Supplied text —
2.3 Inner product spaces

2.3.1 Distances, and angles

Vector spaces are not particularly interesting from a statistical point of view until we equip them with a sense of geometry, i.e. distance and angle.

Definition 2.7 A real inner product space \((V, \langle\cdot,\cdot\rangle)\) is a real vector space \(V\) equipped with a map \[ \langle\cdot,\cdot\rangle : V \times V \rightarrow \mathbb{R}\] such that

\(\langle\cdot,\cdot\rangle\) is a linear map in both arguments: \[\langle \alpha \mathbf v_1+\beta \mathbf v_2, \mathbf u\rangle = \alpha \langle \mathbf v_1, \mathbf u\rangle + \beta \langle \mathbf v_2, \mathbf u\rangle\] for all \(\mathbf v_1, \mathbf v_2, \mathbf u\in V\) and \(\alpha, \beta \in \mathbb{R}\).

Given request 1 — Copy the inner product spaces passage from "2.3 Inner product" up to and including "distance and angle.", swapping "geometry" for "shape".
Given request 2 — Please carry on the inner product spaces passage from the point where it stops.

Information provided —
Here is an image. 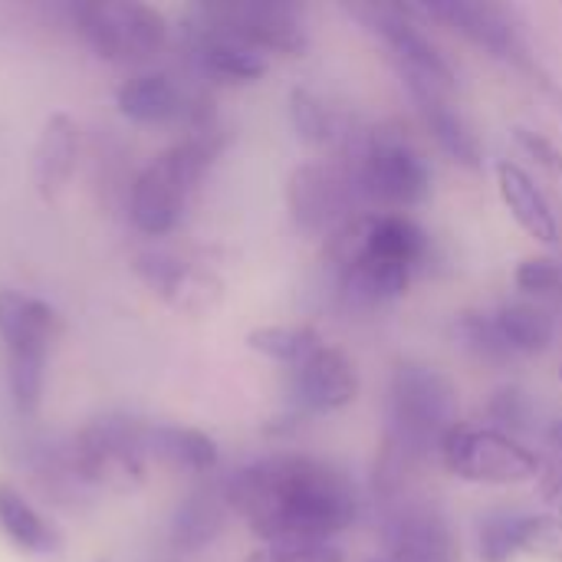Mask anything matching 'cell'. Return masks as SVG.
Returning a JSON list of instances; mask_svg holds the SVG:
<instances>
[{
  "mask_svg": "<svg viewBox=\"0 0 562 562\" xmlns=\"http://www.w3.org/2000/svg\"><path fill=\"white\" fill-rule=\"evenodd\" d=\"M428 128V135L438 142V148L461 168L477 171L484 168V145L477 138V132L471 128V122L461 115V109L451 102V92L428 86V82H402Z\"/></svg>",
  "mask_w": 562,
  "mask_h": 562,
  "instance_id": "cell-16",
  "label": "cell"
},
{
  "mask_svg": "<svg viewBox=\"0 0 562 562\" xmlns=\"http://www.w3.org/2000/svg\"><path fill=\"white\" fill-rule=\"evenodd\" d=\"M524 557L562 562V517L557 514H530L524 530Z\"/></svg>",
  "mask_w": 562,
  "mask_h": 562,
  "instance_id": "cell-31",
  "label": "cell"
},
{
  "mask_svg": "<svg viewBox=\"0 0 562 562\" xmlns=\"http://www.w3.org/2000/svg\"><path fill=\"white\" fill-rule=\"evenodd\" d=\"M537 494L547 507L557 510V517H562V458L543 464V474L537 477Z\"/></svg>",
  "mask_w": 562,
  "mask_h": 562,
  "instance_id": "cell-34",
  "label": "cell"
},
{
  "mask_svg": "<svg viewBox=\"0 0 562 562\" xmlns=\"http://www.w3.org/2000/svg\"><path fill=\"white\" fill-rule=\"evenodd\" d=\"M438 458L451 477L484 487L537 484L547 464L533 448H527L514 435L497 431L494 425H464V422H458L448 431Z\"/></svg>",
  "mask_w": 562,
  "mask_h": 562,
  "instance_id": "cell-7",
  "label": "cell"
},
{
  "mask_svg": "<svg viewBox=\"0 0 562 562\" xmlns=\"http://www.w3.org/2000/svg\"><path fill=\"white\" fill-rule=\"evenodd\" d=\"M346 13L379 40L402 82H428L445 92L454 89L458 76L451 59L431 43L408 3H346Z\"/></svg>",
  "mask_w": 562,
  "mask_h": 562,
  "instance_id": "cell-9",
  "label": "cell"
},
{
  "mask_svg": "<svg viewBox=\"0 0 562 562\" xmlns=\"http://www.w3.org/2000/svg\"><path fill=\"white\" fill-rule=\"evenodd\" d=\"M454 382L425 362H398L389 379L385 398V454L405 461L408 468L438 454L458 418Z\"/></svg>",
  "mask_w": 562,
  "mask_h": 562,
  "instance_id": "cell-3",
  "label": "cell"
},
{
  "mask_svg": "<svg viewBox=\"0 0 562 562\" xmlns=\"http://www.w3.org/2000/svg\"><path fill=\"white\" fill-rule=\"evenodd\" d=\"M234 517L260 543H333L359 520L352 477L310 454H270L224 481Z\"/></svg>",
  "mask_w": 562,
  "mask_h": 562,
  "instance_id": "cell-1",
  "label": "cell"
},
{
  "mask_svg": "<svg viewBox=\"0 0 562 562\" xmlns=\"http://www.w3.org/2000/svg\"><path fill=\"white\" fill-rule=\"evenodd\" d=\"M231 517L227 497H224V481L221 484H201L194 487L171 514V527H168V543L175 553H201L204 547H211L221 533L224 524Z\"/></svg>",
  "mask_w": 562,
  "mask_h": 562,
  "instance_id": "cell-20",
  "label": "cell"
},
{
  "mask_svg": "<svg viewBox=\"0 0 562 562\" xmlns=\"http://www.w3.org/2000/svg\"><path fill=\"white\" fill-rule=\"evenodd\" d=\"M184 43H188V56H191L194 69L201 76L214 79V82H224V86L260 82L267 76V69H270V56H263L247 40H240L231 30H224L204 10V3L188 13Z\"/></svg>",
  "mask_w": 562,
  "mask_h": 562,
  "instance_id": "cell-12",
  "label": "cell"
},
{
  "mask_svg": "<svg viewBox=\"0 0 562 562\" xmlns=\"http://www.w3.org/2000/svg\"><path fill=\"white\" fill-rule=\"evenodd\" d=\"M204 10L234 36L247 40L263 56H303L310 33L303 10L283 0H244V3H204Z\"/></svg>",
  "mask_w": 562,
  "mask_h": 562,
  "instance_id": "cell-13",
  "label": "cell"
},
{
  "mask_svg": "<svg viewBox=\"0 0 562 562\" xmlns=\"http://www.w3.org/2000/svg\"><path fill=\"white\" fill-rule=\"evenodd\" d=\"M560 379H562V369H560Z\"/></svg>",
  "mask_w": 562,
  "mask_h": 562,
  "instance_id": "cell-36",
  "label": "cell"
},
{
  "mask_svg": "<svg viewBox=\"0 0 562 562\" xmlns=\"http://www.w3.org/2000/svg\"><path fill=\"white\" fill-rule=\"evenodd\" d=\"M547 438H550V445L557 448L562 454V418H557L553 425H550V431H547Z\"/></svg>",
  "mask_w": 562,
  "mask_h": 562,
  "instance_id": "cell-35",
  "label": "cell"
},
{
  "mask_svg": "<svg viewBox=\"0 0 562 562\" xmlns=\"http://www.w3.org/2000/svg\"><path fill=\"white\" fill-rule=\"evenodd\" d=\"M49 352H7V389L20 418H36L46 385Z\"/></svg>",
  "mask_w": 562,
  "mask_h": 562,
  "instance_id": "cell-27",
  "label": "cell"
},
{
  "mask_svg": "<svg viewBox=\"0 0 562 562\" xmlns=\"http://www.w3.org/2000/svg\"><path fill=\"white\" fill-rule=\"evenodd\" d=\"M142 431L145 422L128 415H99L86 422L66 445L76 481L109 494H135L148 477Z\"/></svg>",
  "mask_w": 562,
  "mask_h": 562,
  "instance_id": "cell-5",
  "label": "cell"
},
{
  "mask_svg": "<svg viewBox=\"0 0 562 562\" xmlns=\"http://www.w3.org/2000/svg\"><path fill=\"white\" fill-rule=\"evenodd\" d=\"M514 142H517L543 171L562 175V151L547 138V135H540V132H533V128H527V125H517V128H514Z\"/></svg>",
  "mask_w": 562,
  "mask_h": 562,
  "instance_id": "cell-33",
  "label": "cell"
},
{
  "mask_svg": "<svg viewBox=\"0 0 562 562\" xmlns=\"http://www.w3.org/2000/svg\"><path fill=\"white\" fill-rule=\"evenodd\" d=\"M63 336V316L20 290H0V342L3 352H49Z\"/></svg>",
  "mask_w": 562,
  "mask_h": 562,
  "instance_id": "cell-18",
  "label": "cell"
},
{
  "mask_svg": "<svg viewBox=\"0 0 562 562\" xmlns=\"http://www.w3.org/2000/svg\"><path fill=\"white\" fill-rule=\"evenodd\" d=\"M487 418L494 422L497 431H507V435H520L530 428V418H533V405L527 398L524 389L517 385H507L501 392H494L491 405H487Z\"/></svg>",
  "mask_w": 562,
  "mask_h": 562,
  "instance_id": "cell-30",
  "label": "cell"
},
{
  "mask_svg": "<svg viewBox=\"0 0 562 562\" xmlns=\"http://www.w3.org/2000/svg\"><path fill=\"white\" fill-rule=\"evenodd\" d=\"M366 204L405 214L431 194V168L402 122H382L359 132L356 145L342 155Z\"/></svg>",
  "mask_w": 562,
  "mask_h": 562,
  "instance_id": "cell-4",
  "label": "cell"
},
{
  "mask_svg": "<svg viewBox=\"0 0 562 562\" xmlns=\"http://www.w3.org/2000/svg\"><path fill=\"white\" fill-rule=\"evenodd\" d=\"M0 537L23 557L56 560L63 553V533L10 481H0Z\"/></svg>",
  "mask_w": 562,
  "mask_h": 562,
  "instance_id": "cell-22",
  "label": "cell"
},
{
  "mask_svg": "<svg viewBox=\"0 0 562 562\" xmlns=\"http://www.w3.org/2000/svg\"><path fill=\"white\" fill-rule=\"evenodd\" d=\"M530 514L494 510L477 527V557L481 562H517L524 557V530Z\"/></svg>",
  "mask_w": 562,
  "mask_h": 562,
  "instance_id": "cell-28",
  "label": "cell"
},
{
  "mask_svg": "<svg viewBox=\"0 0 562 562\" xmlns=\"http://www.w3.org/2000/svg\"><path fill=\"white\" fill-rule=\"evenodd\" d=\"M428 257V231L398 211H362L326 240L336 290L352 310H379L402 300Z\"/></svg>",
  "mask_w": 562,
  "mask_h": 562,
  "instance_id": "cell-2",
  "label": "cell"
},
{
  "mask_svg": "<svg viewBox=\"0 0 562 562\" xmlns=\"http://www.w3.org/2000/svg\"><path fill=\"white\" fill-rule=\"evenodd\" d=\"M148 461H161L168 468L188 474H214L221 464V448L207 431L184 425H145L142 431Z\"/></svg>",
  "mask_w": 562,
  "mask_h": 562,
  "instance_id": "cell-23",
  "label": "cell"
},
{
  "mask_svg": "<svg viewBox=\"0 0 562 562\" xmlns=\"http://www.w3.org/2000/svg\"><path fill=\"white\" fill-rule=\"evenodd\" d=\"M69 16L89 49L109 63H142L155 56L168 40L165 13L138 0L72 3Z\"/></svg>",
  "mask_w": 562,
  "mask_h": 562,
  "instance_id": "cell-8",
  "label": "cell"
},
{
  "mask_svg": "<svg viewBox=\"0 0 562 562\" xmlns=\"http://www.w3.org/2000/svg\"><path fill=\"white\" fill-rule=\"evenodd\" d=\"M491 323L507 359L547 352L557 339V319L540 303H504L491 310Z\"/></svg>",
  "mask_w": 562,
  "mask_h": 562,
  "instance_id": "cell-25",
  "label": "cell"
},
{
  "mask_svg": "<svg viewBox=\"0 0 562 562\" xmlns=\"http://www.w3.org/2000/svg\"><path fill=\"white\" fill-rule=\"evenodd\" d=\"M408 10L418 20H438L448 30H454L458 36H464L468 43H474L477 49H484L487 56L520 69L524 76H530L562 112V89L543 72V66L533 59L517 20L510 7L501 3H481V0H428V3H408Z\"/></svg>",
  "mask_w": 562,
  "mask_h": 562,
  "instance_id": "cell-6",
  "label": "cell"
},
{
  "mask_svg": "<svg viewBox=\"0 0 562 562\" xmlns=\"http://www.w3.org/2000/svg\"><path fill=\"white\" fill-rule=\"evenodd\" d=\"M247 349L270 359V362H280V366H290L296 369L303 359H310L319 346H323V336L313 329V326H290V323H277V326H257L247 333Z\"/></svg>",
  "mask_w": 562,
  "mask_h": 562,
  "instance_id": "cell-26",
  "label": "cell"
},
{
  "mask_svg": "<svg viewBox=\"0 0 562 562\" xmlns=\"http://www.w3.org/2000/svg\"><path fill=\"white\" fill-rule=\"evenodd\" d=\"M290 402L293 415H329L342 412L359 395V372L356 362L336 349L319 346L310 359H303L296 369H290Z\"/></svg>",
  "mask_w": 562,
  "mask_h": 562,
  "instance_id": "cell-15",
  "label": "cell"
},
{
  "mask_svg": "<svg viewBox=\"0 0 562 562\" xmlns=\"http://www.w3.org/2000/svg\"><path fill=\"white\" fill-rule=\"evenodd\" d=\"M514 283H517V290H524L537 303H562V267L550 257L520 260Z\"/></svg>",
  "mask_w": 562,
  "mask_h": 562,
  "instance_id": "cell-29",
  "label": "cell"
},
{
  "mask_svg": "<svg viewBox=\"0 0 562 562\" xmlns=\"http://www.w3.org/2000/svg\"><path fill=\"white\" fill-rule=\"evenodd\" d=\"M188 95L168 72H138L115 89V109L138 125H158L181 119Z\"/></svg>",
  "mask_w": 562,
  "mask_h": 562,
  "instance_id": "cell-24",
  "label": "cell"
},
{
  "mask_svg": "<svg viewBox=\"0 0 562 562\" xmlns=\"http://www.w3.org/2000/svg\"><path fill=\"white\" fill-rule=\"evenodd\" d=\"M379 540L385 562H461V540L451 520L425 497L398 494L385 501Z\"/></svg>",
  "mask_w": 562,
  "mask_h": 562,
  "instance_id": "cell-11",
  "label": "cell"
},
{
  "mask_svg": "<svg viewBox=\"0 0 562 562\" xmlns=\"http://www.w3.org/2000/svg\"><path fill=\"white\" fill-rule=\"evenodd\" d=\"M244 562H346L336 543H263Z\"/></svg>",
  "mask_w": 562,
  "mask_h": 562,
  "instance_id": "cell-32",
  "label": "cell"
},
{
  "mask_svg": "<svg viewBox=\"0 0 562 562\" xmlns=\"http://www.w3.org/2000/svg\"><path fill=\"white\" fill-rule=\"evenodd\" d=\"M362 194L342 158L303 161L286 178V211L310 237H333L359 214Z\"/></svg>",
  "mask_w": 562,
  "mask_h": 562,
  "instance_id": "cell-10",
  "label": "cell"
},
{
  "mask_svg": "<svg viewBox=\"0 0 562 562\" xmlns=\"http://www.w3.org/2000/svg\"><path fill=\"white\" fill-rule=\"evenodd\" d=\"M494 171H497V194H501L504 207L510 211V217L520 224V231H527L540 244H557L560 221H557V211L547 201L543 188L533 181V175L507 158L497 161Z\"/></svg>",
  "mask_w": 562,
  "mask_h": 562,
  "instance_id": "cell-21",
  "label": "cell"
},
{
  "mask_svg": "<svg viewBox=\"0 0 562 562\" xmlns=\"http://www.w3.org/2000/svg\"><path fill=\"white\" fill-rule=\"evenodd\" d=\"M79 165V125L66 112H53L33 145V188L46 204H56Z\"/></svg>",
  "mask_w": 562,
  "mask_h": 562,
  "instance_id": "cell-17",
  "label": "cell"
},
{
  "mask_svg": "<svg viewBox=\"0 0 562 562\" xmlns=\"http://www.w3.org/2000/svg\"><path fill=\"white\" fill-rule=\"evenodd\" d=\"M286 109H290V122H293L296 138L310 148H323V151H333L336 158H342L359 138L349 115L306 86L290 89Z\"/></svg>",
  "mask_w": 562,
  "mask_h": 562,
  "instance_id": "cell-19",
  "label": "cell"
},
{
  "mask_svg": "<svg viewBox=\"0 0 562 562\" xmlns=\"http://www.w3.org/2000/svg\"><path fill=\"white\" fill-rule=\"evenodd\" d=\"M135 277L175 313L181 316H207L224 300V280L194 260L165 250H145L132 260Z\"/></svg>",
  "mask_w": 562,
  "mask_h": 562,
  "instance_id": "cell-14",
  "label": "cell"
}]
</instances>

...

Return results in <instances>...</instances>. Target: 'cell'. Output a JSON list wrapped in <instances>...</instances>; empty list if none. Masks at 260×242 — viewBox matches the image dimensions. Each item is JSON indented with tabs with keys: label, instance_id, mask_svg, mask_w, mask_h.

Exercise response 1 —
2.3 Inner product spaces

2.3.1 Distances, and angles

Vector spaces are not particularly interesting from a statistical point of view until we equip them with a sense of shape, i.e. distance and angle.

Exercise response 2 —
\(\langle\cdot,\cdot\rangle\) is symmetric in its arguments: \(\langle \mathbf v, \mathbf u\rangle = \langle \mathbf u, \mathbf v\rangle\) for all \(\mathbf u,\mathbf v\in V\)
\(\langle\cdot,\cdot\rangle\) is positive definite: \(\langle \mathbf v, \mathbf v\rangle \geq 0\) for all \(\mathbf v\in V\) with equality if and only if \(\mathbf v={\mathbf 0}\).

An inner product provides a vector space with the concepts of

distance: for all \(v\in V\) define the norm of \(v\) to be \[||\mathbf v|| = \langle \mathbf v, \mathbf v\rangle ^{\frac{1}{2}}\] Thus any inner-product space \((V, \langle\cdot,\cdot\rangle)\) is also a normed space \((V, ||\cdot||)\), and a metric space \((V, d(\mathbf x,\mathbf y)=||\mathbf x-\mathbf y||)\).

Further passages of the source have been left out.